Empirical results show that large models trained with RL require dramatically smaller parameter updates to reach high performance, revealing that reasoning capabilities can be unlocked with updates under 1KB, a scale previously considered insufficient.

Introduction

The authors leverage reinforcement learning to show that large language models can learn complex reasoning tasks with astonishingly few parameters—down to just 13 trainable parameters in some cases. Prior low-rank adaptation methods like LoRA typically operate at scales of 10K to 10M parameters and struggle to scale below model dimension, limiting their efficiency for extreme parameter constraints. TinyLoRA, their proposed method, enables effective adaptation at sub-kilobyte scales by exploiting the inherent low intrinsic dimensionality of overparameterized models under RL, outperforming supervised fine-tuning which requires 100–1000x more parameters to match performance. Their work demonstrates that RL, not SFT, unlocks this extreme efficiency—especially when applied to large backbones—challenging assumptions about how much parameter update is actually needed to teach reasoning.

Method

The authors leverage a parameter-efficient fine-tuning framework built upon low-rank adaptation techniques, introducing TinyLoRA as a method to drastically reduce the number of trainable parameters while preserving model performance. The core idea stems from the observation that even minimal-rank adaptations like LoRA-XS still require at least one parameter per module, which becomes prohibitive when scaling across many layers and attention/MLP components in large transformer architectures.

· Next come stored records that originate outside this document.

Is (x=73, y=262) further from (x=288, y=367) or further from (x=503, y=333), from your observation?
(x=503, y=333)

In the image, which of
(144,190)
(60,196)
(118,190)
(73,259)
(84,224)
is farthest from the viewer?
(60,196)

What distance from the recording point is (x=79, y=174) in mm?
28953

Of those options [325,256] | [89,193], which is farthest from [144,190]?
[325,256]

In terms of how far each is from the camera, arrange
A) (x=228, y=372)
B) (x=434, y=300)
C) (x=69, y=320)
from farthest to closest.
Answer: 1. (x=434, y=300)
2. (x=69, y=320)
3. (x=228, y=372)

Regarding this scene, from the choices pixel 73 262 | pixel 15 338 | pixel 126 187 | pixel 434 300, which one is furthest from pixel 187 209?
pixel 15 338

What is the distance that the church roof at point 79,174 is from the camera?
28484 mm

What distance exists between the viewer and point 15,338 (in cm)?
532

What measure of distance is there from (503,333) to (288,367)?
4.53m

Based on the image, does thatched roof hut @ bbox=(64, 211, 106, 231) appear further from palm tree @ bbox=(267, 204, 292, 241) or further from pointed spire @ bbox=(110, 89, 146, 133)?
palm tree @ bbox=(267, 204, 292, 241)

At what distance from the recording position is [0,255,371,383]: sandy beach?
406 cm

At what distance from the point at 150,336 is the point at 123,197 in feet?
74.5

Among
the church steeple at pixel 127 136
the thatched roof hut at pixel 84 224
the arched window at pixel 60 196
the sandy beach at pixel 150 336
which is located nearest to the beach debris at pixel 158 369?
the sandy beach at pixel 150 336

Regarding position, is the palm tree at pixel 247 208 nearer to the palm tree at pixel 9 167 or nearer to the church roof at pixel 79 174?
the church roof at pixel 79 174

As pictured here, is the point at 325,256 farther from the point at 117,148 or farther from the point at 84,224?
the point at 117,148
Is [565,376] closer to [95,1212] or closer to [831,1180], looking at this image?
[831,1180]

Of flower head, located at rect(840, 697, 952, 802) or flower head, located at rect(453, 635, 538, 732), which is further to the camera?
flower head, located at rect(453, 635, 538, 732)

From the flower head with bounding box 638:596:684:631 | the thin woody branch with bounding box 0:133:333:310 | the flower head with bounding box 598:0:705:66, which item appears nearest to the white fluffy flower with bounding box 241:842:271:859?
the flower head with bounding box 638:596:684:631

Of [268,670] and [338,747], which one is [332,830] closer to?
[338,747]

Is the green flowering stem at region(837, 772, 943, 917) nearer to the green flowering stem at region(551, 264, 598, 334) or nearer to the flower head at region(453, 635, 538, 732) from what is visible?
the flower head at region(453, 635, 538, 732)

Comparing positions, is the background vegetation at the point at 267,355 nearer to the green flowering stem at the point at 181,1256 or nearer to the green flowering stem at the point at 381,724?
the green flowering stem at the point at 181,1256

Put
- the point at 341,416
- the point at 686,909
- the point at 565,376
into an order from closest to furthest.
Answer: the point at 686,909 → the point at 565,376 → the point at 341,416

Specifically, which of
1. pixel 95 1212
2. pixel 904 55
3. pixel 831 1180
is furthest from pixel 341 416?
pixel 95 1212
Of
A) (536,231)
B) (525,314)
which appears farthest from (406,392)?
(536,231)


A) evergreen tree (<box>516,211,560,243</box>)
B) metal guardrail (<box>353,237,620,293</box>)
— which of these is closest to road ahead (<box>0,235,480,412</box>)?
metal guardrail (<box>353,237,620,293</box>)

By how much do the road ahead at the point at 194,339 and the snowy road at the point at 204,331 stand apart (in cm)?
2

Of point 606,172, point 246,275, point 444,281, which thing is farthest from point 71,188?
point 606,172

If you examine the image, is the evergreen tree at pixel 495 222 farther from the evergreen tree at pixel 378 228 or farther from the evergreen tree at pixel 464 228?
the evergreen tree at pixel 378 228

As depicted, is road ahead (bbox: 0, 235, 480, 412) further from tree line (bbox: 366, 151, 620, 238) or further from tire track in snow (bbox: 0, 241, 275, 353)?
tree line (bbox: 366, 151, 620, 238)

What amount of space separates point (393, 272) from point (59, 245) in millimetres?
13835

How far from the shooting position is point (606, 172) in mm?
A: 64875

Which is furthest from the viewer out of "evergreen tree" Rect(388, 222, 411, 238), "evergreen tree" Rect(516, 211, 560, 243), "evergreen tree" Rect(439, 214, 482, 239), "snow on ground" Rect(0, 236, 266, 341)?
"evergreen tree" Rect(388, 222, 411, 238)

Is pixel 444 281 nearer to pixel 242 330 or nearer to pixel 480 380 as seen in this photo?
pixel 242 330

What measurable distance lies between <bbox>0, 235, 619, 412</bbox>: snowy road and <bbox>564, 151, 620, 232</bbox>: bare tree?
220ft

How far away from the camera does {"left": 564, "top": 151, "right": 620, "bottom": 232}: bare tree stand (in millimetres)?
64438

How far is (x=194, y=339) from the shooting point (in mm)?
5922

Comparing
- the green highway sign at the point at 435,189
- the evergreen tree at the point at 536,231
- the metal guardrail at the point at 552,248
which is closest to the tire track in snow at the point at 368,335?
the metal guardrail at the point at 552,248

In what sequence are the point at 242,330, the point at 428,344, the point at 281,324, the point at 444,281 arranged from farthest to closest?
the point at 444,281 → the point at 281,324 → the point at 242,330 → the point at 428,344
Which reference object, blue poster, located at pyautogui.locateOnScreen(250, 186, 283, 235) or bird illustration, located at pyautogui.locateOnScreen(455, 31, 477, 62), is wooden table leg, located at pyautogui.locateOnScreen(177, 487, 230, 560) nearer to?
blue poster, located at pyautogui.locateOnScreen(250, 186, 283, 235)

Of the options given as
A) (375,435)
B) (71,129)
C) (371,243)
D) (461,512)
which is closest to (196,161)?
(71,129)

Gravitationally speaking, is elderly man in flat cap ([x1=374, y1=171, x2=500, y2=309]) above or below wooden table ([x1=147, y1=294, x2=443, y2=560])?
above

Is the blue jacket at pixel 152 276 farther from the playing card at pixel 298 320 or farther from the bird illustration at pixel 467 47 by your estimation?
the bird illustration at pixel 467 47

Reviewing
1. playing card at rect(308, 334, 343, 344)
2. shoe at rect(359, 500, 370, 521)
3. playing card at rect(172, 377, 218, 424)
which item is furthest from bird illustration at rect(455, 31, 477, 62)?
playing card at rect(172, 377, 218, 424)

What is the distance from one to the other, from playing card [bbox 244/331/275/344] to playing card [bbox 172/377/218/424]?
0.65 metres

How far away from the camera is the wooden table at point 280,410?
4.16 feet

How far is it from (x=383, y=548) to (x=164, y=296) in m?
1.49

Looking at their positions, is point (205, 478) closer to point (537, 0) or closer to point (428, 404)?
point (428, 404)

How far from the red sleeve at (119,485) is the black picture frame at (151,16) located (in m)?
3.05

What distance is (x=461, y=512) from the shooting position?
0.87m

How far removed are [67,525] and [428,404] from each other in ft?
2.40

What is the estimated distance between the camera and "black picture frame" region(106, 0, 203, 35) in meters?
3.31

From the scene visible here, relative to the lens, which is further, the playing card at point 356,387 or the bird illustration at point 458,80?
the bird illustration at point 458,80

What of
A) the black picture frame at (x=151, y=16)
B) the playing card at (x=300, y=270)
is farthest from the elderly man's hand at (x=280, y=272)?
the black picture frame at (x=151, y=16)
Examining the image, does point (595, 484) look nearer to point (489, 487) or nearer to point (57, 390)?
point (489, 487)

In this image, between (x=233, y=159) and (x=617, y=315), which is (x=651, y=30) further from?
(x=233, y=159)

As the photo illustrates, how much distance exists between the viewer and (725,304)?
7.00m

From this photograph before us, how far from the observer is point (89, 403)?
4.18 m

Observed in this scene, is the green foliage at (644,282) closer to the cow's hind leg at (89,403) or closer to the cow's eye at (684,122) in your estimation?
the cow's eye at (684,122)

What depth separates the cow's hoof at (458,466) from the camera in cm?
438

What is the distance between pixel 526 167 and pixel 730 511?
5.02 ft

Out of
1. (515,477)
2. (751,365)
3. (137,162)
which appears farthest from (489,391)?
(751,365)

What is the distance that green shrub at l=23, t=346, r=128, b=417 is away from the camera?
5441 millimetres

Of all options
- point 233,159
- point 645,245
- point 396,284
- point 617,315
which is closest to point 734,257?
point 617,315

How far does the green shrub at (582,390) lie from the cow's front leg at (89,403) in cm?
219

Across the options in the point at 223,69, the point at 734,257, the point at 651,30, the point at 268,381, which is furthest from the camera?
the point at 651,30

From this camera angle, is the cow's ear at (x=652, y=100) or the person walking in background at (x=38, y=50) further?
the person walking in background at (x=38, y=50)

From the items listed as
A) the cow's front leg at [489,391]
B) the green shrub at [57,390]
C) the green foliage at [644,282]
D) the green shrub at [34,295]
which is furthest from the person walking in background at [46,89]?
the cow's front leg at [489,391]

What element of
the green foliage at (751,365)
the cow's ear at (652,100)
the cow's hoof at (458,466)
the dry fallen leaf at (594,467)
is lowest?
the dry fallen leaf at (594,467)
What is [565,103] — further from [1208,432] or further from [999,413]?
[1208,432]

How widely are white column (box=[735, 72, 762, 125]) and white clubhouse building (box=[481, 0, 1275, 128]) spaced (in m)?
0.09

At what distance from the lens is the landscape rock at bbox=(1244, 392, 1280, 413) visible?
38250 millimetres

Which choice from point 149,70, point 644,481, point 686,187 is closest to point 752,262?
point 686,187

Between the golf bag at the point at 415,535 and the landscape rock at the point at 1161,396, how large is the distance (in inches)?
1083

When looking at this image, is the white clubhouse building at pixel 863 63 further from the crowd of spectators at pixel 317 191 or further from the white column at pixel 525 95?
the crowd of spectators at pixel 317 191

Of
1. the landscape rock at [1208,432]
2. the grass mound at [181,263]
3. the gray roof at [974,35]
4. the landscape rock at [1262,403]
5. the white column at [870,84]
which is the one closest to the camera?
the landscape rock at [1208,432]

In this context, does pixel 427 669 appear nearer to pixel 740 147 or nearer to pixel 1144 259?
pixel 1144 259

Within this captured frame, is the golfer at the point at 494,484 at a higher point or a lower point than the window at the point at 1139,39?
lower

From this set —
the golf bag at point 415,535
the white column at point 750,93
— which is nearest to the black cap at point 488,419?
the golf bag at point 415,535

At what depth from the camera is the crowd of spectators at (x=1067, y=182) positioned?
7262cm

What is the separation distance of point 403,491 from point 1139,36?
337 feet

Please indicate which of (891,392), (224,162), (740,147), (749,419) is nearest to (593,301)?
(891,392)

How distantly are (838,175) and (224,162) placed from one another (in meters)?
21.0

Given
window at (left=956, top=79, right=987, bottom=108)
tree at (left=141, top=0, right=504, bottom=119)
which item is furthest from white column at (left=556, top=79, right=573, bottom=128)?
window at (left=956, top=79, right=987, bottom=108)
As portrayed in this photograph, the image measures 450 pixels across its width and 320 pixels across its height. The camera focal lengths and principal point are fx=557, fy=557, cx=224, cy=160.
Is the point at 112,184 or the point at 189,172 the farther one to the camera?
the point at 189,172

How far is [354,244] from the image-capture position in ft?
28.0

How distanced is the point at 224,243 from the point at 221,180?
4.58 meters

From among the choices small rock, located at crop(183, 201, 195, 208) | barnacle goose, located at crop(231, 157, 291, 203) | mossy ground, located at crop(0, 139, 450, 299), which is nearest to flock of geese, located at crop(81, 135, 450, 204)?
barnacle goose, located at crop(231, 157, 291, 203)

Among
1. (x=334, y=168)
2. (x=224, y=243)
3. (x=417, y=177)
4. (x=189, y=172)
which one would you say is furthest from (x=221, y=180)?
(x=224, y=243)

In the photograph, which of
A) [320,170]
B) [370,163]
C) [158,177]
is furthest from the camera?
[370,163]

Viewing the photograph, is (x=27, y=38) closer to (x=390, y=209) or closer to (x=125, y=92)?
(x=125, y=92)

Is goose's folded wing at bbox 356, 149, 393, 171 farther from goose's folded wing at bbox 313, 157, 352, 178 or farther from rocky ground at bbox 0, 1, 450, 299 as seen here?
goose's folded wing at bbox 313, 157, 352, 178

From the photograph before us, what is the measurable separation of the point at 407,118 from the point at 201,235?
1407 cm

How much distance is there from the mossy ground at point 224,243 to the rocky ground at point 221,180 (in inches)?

TinyLoRA redefines the low-rank update by replacing the trainable matrix $R \in \mathbb{R}^{r \times r}$ in LoRA-XS with a low-dimensional trainable vector $\mathbf{v} \in \mathbb{R}^{u}$ , projected through a fixed random tensor $P \in \mathbb{R}^{u \times r \times r}$ . The updated weight matrix becomes:

W' = W + U \Sigma \left( \sum_{i=1}^{u} v_i P_i \right) V^\top

where $U, \Sigma, V$ are derived from the truncated SVD of the original frozen weight matrix $W$ . This formulation allows each module to be adapted with only $u$ trainable parameters, independent of the model width $d$ or rank $r$ .

To further minimize parameter count, the authors implement weight tying across modules. In standard transformer architectures such as LLaMA-3, LoRA is typically applied to seven distinct modules per layer (query, key, value, output in attention; up, down, gate in MLP). Without sharing, even $u=1$ yields 560 parameters for an 80-layer model. By tying the vector $\mathbf{v}$ across all modules—either within a layer or across the entire model—the total trainable parameters scale as $\mathcal{O}(nmu / n_{\text{tie}})$ , where $n_{\text{tie}}$ is the number of modules sharing a single $\mathbf{v}$ . With full weight tying ( $n_{\text{tie}} = nm$ ), the entire model can be fine-tuned with just $u$ parameters—potentially as few as one.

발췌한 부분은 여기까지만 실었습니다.